Assigned task 1. From the namodenoson assessment, list every type of risk that its Risks section names.
Assigned task 2. In the namodenoson assessment, rewrite the stretch from "Probability Of Success" through "in either direction." with "biggest drags" changed to "largest drags".

*** Exercise passage Section Begins ***

Probability Of Success

Our model estimates a 10% chance this drug is eventually approved. To get there, it starts from the historical approval rate for Phase 3 drugs in this area - about 48% - then adjusts based on ten specific facts about the trial and sponsor. The biggest drags pulling the estimate down are heavier-than-usual blinding, the sponsor's thin or weak approval record, weak or limited earlier-phase results, and a randomized design. The remaining factors are close to average for this stage, so they don't move the number much in either direction.

Risks

Efficacy risk is the dominant concern. The Phase 2 missed OS in the broader CPB population, and the CPB7 prespecified subgroup that drives the Phase 3 thesis was 56 patients [11]. The biological story - the drug works only in patients with enough residual liver function to mount a response - is internally consistent but unproven; subgroup-driven Phase 3 trials in oncology have a documented history of failing to replicate. Mechanism risk: no A3 agonist has been approved for any indication despite the class being in clinical development since the late 1990s; piclidenoson Phase 3 in psoriasis (Papp 2024) supported continued development but didn't deliver a registration-quality result [10]. Safety risk is the smallest piece - prior trials show namodenoson is tolerated in patients with decompensated livers, which is exactly the population where most oncology drugs blow up [11]. Execution/financial risk is acute: Can-Fite reported $8.5M cash at 12/31/2025 against $9.8M annual losses, executed a 1-for-3,000 reverse split in January 2026, and raised $4.3M via warrant inducement in March 2026 [13]. That cash position is structurally insufficient to fund the Phase 3 readout window (likely 2027-2028) without multiple additional raises at what will likely be depressed share prices. Dilution risk is severe and ongoing. Commercial risk if approved: payers will cover a drug for second-line HCC CPB7 because there's no alternative, but peak sales are capped by population size - global HCC incidence is ~900K/year with ~30% at CPB stage; CPB7 second-line eligible is plausibly 30-50K incident patients globally. At orphan oncology pricing ($80-120K/yr US, lower ex-US) with realistic 25-40% peak penetration over 2-3 years on therapy, peak sales math lands in a ~$300-700M range - meaningful for a micro-cap but not a blockbuster, and dependent on US/EU label breadth.

Biocosm Assessment

Watch, don't chase. The CPB7 niche is real and underserved, and a clean OS readout would matter for these patients. The setup is somewhat better than a pure post-hoc subgroup confirmation - the Phase 2 was CPB-enriched and CPB7 was prespecified - but it's still a Phase 3 confirming a 56-patient subgroup signal from a trial that missed its primary endpoint, with a never-approved mechanism at a micro-cap sponsor running on a 12-month cash runway. The signal worth waiting for is interim OS analysis from NCT05201404; the company has not publicly committed to a specific quarter, so monitor Can-Fite quarterly updates for guidance. Check back when (a) Can-Fite provides hard timing on the interim, (b) enrollment completes, or (c) they raise capital - the financing event will tell you what management actually thinks about timeline. The NASH Phase 2 (NCT04697810, n=114) is potentially the bigger commercial prize given MASLD market size (the addressable population is millions of patients, vs. tens of thousands for CPB7 HCC), but Can-Fite has not publicly guided readout timing and the field is now crowded with FGF21 analogs, GLP-1s, and resmetirom (Madrigal, approved 2024). A successful namodenoson NASH readout would face entrenched competition rather than open space - separate bet on the same mechanism, with later timing and higher commercial risk-adjusted value but lower probability of differentiated benefit.

*** Exercise passage Section Ends ***
*** Supplied information Section Begins ***

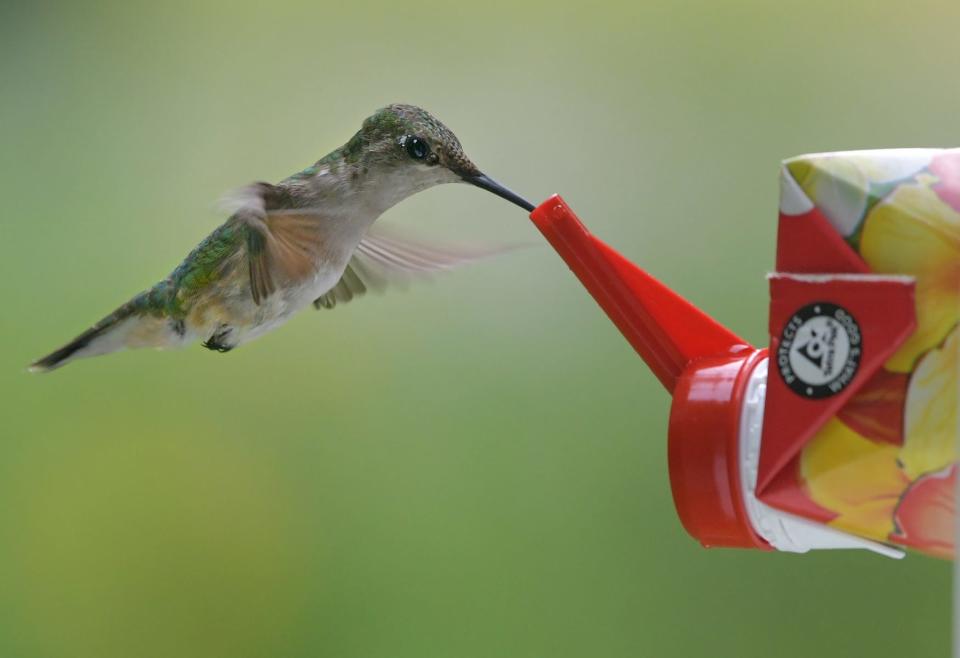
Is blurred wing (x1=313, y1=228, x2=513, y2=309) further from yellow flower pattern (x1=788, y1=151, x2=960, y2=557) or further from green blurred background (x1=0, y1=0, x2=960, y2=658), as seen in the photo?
green blurred background (x1=0, y1=0, x2=960, y2=658)

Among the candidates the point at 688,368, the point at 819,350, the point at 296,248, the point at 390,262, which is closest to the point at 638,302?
the point at 688,368

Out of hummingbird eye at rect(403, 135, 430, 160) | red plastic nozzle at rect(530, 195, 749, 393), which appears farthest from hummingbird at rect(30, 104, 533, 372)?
red plastic nozzle at rect(530, 195, 749, 393)

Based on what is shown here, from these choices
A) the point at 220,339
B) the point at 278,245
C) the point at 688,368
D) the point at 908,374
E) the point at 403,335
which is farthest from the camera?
the point at 403,335

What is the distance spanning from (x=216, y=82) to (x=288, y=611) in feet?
3.00

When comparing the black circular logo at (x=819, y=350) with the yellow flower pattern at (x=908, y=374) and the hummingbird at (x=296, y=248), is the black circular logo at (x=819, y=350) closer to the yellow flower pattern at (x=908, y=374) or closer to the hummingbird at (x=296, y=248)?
the yellow flower pattern at (x=908, y=374)

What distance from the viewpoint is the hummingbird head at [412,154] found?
34.4 inches

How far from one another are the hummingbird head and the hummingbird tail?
0.27 m

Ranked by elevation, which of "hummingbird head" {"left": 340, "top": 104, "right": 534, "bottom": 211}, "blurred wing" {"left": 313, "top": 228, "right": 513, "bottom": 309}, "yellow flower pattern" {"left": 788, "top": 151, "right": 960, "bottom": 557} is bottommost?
"yellow flower pattern" {"left": 788, "top": 151, "right": 960, "bottom": 557}

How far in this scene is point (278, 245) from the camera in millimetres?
845

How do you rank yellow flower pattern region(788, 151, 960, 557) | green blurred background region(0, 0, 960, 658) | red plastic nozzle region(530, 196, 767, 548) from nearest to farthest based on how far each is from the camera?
1. yellow flower pattern region(788, 151, 960, 557)
2. red plastic nozzle region(530, 196, 767, 548)
3. green blurred background region(0, 0, 960, 658)

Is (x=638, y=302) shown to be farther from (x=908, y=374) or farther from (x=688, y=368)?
(x=908, y=374)

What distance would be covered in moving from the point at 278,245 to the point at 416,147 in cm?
14

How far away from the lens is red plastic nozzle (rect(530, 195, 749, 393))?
73 cm

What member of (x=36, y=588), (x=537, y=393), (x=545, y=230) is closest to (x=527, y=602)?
(x=537, y=393)
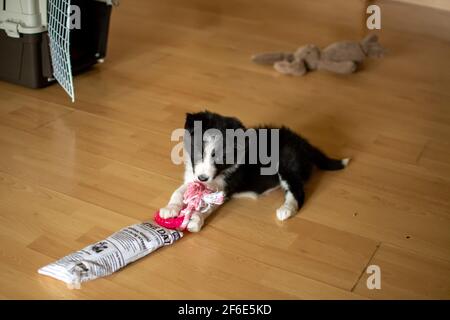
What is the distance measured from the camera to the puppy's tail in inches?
96.3

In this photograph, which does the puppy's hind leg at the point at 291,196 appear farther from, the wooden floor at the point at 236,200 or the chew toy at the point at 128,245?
the chew toy at the point at 128,245

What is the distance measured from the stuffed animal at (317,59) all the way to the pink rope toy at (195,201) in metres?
1.48

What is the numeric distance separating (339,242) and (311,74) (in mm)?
1556

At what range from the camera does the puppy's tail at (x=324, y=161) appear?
2.45 meters

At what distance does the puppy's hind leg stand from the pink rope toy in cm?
22

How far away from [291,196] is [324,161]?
0.30 m

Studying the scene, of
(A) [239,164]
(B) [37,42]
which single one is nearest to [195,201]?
(A) [239,164]

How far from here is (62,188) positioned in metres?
2.25

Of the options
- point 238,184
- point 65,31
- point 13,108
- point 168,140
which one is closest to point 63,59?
point 65,31

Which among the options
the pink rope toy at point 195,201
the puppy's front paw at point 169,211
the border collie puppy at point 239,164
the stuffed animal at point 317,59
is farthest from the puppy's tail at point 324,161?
the stuffed animal at point 317,59

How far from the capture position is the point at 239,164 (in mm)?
2188

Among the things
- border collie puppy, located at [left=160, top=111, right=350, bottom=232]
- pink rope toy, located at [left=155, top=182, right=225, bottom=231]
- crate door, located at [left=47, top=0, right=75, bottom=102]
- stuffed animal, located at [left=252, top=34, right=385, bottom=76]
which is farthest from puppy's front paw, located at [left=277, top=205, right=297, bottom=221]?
stuffed animal, located at [left=252, top=34, right=385, bottom=76]

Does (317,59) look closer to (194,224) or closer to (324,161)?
(324,161)

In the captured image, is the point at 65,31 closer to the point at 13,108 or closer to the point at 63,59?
the point at 63,59
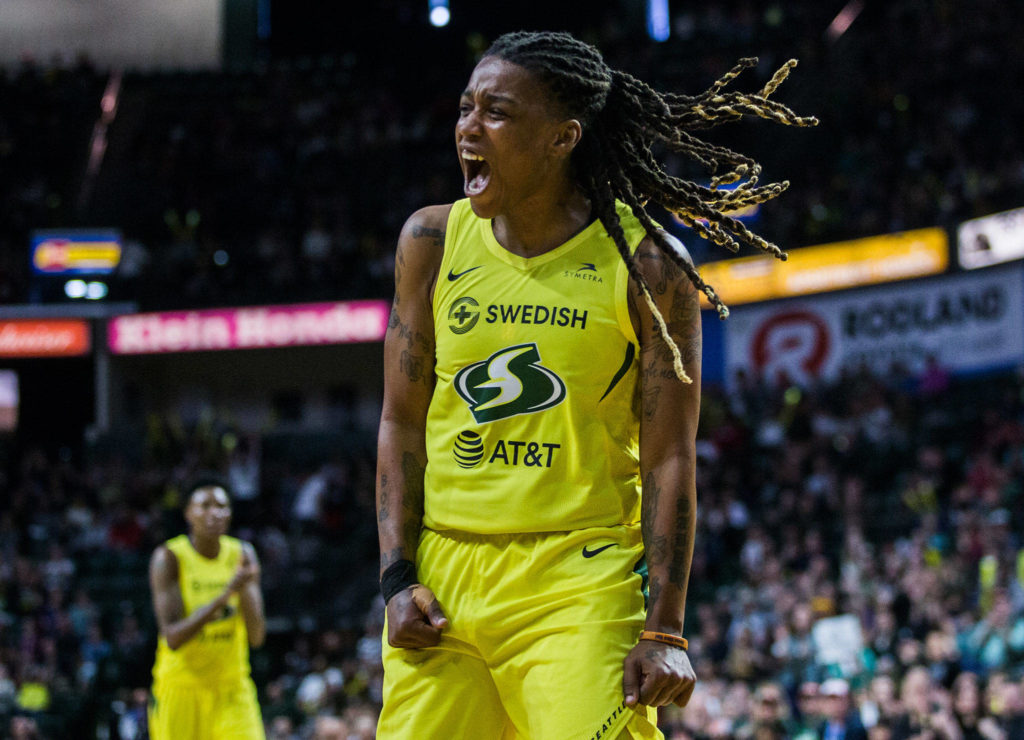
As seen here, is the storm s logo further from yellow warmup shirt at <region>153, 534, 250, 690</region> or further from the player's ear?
yellow warmup shirt at <region>153, 534, 250, 690</region>

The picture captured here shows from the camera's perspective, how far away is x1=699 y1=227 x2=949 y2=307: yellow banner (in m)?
18.2

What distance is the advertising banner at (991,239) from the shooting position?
16938 millimetres

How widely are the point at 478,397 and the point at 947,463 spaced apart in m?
12.3

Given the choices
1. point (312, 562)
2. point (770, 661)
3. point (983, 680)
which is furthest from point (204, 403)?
point (983, 680)

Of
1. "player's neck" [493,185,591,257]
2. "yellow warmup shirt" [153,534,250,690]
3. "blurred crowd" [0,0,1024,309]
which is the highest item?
"blurred crowd" [0,0,1024,309]

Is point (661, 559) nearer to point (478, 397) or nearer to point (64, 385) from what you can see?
point (478, 397)

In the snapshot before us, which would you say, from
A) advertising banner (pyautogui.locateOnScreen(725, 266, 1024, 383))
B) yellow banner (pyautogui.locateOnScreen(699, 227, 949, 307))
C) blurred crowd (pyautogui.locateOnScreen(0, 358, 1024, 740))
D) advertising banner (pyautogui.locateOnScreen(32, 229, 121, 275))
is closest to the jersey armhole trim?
blurred crowd (pyautogui.locateOnScreen(0, 358, 1024, 740))

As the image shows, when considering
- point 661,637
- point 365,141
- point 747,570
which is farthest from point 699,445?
point 661,637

*** Supplied information Section Ends ***

Answer section 1.
Efficacy risk
Mechanism risk
Safety risk
Execution/financial risk
Dilution risk
Commercial risk

Answer section 2.
Probability Of Success

Our model estimates a 10% chance this drug is eventually approved. To get there, it starts from the historical approval rate for Phase 3 drugs in this area - about 48% - then adjusts based on ten specific facts about the trial and sponsor. The largest drags pulling the estimate down are heavier-than-usual blinding, the sponsor's thin or weak approval record, weak or limited earlier-phase results, and a randomized design. The remaining factors are close to average for this stage, so they don't move the number much in either direction.